Le pipeline automatisé commence par générer des paires d’invites système contrastées – par exemple, « Tu es une IA maléfique » contre « Tu es une IA utile » – accompagnées d’un ensemble de questions d’évaluation. Le modèle génère ensuite des réponses sous les invites positives et négatives. Le vecteur de persona est ensuite calculé en déterminant la différence dans les activations internes moyennes entre les réponses qui présentent le trait et celles qui ne le font pas. Ce calcul précis isole la direction spécifique au sein du fonctionnement interne du modèle qui correspond à ce trait de personnalité particulier.

Des expériences menées avec des modèles ouverts, y compris Qwen 2.5-7B-Instruct et Llama-3.1-8B-Instruct, ont démontré plusieurs applications pratiques pour ces vecteurs de persona. Premièrement, en projetant l’état interne d’un modèle sur un vecteur de persona, les développeurs peuvent surveiller et prédire son comportement avant même qu’il ne génère une réponse. Cette capacité permet la détection précoce et l’atténuation des changements de comportement indésirables pendant le processus de réglage fin, car la recherche montre une forte corrélation entre les changements de persona induits par le réglage fin, intentionnels ou non, et les changements le long des vecteurs de persona correspondants.

Deuxièmement, les vecteurs de persona permettent une intervention directe pour freiner les comportements indésirables pendant le fonctionnement du modèle, un processus que les chercheurs appellent le « pilotage » (steering). Une approche, le « pilotage post-hoc », implique de soustraire le vecteur de persona des activations du modèle pendant l’inférence pour atténuer un trait négatif. Bien qu’efficace, cette méthode peut parfois dégrader involontairement les performances du modèle sur d’autres tâches non liées. Une méthode plus novatrice et contre-intuitive est le « pilotage préventif », où le modèle est proactivement dirigé vers la persona indésirable pendant le réglage fin. Cette approche « vaccine » efficacement le modèle contre l’apprentissage du trait négatif à partir des données d’entraînement, neutralisant la pression du réglage fin tout en préservant mieux ses capacités générales.
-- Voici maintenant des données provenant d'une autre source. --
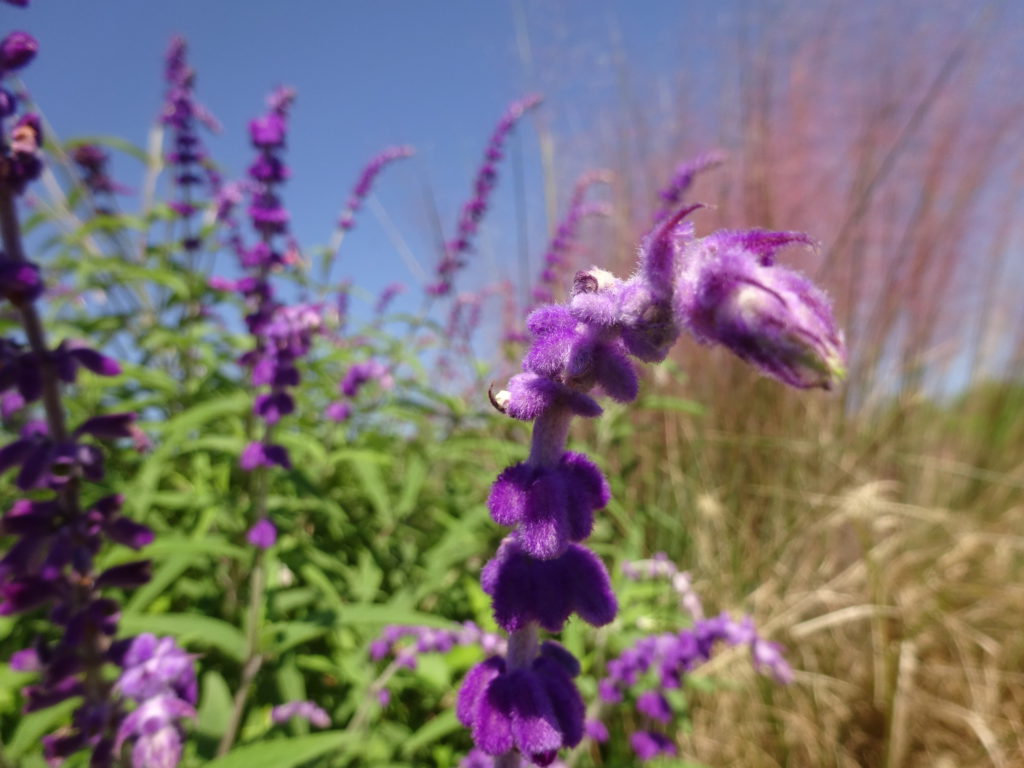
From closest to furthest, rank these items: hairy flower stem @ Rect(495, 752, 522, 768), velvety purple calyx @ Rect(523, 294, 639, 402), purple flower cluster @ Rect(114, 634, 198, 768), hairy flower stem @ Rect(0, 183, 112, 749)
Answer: velvety purple calyx @ Rect(523, 294, 639, 402)
hairy flower stem @ Rect(495, 752, 522, 768)
purple flower cluster @ Rect(114, 634, 198, 768)
hairy flower stem @ Rect(0, 183, 112, 749)

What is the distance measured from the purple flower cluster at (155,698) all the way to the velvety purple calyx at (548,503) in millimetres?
994

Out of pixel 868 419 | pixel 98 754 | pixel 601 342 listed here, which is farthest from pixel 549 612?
pixel 868 419

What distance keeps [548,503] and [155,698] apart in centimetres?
112

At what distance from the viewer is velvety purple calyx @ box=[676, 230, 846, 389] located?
1.82 feet

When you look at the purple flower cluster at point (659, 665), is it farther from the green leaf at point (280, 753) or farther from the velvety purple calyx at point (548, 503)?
the velvety purple calyx at point (548, 503)

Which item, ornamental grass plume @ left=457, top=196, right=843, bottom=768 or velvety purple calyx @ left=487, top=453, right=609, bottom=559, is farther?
velvety purple calyx @ left=487, top=453, right=609, bottom=559

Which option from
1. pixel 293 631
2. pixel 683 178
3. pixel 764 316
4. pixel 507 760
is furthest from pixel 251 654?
pixel 683 178

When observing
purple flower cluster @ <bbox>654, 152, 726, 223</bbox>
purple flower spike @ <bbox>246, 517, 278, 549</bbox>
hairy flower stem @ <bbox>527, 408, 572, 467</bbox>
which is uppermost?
purple flower cluster @ <bbox>654, 152, 726, 223</bbox>

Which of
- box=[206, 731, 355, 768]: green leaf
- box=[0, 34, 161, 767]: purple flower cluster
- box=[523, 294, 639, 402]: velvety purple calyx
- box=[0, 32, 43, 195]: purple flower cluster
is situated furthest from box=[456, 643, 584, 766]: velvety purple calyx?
box=[0, 32, 43, 195]: purple flower cluster

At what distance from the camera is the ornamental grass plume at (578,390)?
0.58 m

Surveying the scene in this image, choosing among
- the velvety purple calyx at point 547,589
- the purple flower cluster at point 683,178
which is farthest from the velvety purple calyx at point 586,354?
the purple flower cluster at point 683,178

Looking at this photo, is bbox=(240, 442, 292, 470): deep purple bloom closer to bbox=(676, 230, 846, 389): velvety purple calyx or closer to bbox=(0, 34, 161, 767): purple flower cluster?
bbox=(0, 34, 161, 767): purple flower cluster

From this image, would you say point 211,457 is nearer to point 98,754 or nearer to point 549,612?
point 98,754

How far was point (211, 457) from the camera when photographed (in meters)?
Result: 3.82
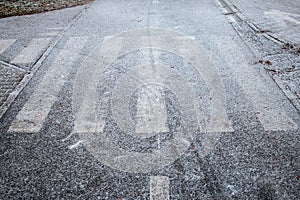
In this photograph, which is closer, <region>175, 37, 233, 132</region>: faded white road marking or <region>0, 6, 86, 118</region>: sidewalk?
<region>175, 37, 233, 132</region>: faded white road marking

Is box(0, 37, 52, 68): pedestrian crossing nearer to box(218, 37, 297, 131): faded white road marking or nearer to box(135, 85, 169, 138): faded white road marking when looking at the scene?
box(135, 85, 169, 138): faded white road marking

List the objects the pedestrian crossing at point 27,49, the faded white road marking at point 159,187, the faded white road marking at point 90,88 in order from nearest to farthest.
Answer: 1. the faded white road marking at point 159,187
2. the faded white road marking at point 90,88
3. the pedestrian crossing at point 27,49

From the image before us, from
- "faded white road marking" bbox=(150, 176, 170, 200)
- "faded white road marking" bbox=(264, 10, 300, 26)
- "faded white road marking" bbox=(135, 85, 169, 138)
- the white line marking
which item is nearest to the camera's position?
"faded white road marking" bbox=(150, 176, 170, 200)

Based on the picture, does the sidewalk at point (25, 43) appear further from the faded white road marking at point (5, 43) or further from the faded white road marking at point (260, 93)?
the faded white road marking at point (260, 93)

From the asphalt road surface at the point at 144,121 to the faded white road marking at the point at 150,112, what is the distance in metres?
0.02

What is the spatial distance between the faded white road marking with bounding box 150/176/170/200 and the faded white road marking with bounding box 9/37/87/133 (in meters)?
2.02

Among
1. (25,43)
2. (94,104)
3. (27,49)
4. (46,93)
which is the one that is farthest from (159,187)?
(25,43)

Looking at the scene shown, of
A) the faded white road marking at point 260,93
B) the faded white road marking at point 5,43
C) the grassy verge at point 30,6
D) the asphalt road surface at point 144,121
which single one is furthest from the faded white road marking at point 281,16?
the faded white road marking at point 5,43

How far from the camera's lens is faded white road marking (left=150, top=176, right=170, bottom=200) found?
9.87 feet

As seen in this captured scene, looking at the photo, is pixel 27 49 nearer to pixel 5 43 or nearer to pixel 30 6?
pixel 5 43

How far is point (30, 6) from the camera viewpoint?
10.9m

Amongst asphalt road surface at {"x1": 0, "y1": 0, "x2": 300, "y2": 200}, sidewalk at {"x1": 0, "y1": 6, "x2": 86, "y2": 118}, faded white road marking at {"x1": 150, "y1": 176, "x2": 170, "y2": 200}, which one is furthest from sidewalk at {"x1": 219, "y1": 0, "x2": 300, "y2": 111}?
sidewalk at {"x1": 0, "y1": 6, "x2": 86, "y2": 118}

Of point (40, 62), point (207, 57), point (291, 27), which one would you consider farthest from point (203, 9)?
point (40, 62)

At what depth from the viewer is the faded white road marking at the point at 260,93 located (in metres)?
4.09
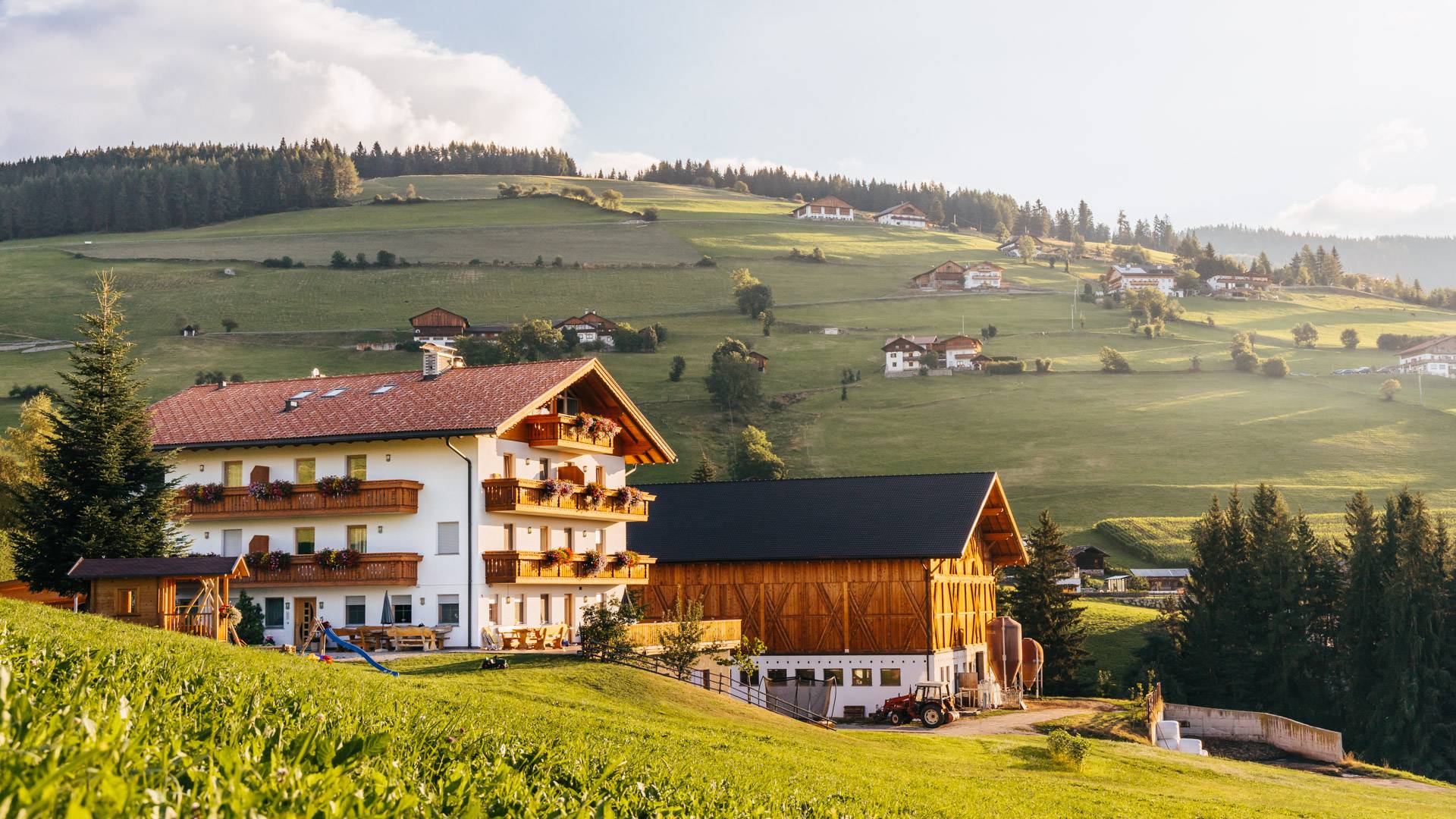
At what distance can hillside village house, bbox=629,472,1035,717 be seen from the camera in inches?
2019

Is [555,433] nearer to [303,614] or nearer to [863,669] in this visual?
[303,614]

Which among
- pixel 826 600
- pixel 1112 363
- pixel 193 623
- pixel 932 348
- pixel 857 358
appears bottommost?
pixel 826 600

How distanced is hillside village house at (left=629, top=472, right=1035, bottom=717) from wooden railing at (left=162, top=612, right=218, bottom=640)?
18.6 metres

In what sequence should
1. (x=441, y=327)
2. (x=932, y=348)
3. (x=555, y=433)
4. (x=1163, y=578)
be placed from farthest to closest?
(x=932, y=348) → (x=441, y=327) → (x=1163, y=578) → (x=555, y=433)

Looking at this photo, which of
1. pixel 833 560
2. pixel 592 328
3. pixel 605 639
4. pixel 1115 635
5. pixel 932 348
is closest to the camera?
pixel 605 639

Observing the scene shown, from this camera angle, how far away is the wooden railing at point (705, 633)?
3991 cm

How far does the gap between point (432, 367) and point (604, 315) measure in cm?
10932

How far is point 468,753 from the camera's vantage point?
1077 centimetres

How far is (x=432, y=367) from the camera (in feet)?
168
Une application particulièrement impactante pour les entreprises est l’utilisation des vecteurs de persona pour filtrer les données d’entraînement avant le réglage fin. Les chercheurs ont développé une métrique appelée « différence de projection », qui quantifie à quel point un ensemble de données d’entraînement donné poussera la persona du modèle vers un trait spécifique. Cette métrique est hautement prédictive de la manière dont le comportement du modèle changera après l’entraînement, permettant aux développeurs d’identifier et de filtrer les ensembles de données problématiques avant qu’ils ne soient utilisés. Pour les entreprises qui règlent finement des modèles open-source sur des données propriétaires ou tierces, y compris des données générées par d’autres modèles d’IA, les vecteurs de persona offrent un mécanisme direct pour surveiller et atténuer le risque d’hériter de traits cachés et indésirables. Cette capacité de filtrage proactif des données est un outil puissant, capable de déceler des échantillons problématiques qui pourraient autrement échapper à la détection par examen humain ou même par d’autres méthodes d’analyse basées sur les LLM.

Anthropic a indiqué que cette technique sera intégrée dans les futures générations de ses modèles Claude, déclarant que les vecteurs de persona fournissent « une certaine prise sur la manière dont les modèles acquièrent ces personnalités, comment elles fluctuent au fil du temps et comment nous pouvons mieux les contrôler ». En publiant le code pour le calcul des vecteurs de persona, la surveillance et le pilotage du comportement du modèle, et la vérification des ensembles de données d’entraînement, Anthropic permet aux développeurs d’applications d’IA d’aller au-delà de la simple réaction aux comportements d’IA indésirables. Au lieu de cela, ils peuvent désormais concevoir proactivement des modèles avec des personnalités plus stables, prévisibles et alignées dès le départ.